*Arbeitsauftrag:*
Übertragen Sie aus dem folgenden Material alles von der Zeile mit „Yesmymia model from sc“ bis einschließlich der Zeile mit „Address unavailable.“ wortgetreu in Ihre Antwort. Die Bilder lassen Sie dabei weg.

*Bereitgestelltes Material:*
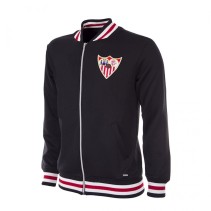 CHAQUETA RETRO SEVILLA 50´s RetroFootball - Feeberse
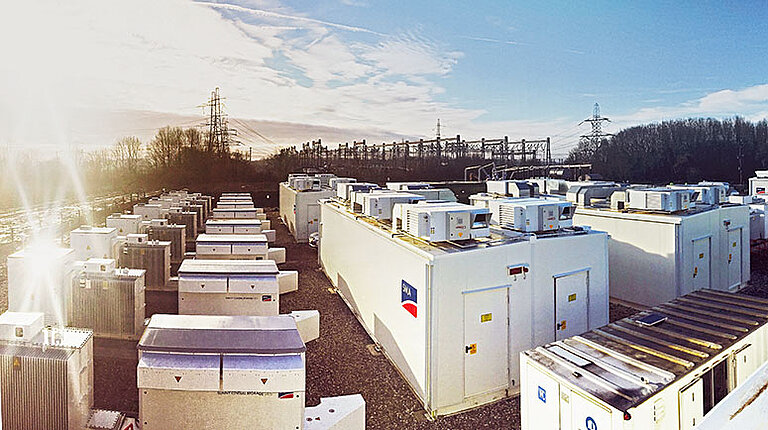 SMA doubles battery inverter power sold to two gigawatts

==

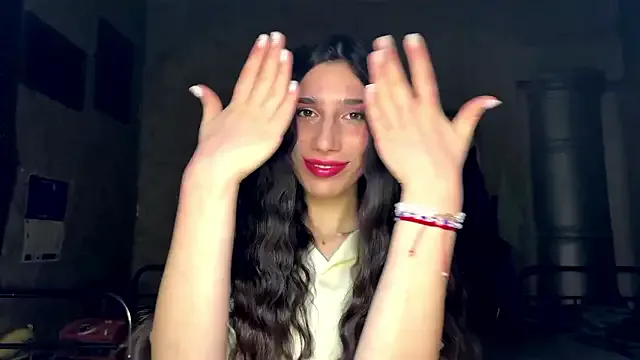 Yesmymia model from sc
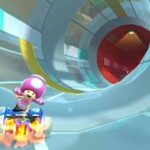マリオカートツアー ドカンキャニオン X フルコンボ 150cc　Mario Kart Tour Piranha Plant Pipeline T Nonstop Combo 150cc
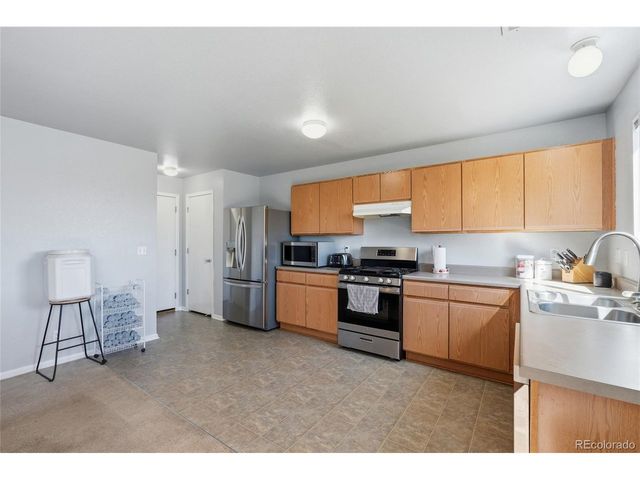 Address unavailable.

*Lösungsteil:*
 Yesmymia model from sc
マリオカートツアー ドカンキャニオン X フルコンボ 150cc　Mario Kart Tour Piranha Plant Pipeline T Nonstop Combo 150cc
 Address unavailable.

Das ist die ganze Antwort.